▸ **练习要求**:
- A) 在文档正文中，ImageSpider 类的 name 属性被设为什么值？
- B) 请原样抄写文档正文中从“编辑image_downlo”开始、到“image_urls = response.css('img::attr(src)').getall()”为止（含这一句）的部分。

▸ **文档正文**:
编辑image_downloader/spiders/imagespider.py文件：

import scrapy
from scrapy.pipelines.images import ImagesPipeline
from scrapy.exceptions import DropItem
class ImageSpider(scrapy.Spider):
    name = 'imagespider'
    start_urls = ['https://example.com']
    def parse(self, response):
        image_urls = response.css('img::attr(src)').getall()
        for url in image_urls:
            yield {'image_urls': [url]}
class MyImagesPipeline(ImagesPipeline):
    def get_media_requests(self, item, info):
        for image_url in item['image_urls']:
            yield scrapy.Request(image_url)

(视觉空间推理条目)

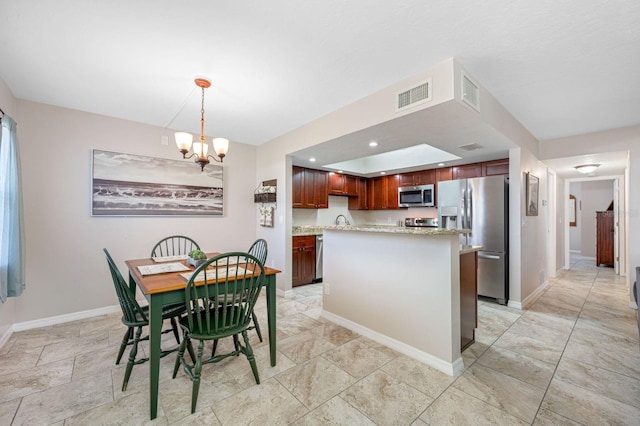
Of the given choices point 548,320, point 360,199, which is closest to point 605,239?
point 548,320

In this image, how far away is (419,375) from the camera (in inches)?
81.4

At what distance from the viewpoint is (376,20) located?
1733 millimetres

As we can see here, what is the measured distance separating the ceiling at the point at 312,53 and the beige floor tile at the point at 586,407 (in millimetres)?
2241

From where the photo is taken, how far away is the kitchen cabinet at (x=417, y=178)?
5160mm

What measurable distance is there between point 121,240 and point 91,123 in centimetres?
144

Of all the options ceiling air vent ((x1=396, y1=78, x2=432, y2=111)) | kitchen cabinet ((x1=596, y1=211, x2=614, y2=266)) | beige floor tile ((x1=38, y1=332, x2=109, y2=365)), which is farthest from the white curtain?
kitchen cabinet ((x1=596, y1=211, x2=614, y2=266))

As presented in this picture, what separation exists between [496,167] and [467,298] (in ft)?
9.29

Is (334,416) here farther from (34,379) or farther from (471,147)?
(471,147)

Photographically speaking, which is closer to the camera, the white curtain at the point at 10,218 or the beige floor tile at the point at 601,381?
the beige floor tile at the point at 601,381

▸ **答复**:
- A) name 属性的值是 'imagespider'。

- B)
编辑image_downloader/spiders/imagespider.py文件：

import scrapy
from scrapy.pipelines.images import ImagesPipeline
from scrapy.exceptions import DropItem
class ImageSpider(scrapy.Spider):
    name = 'imagespider'
    start_urls = ['https://example.com']
    def parse(self, response):
        image_urls = response.css('img::attr(src)').getall()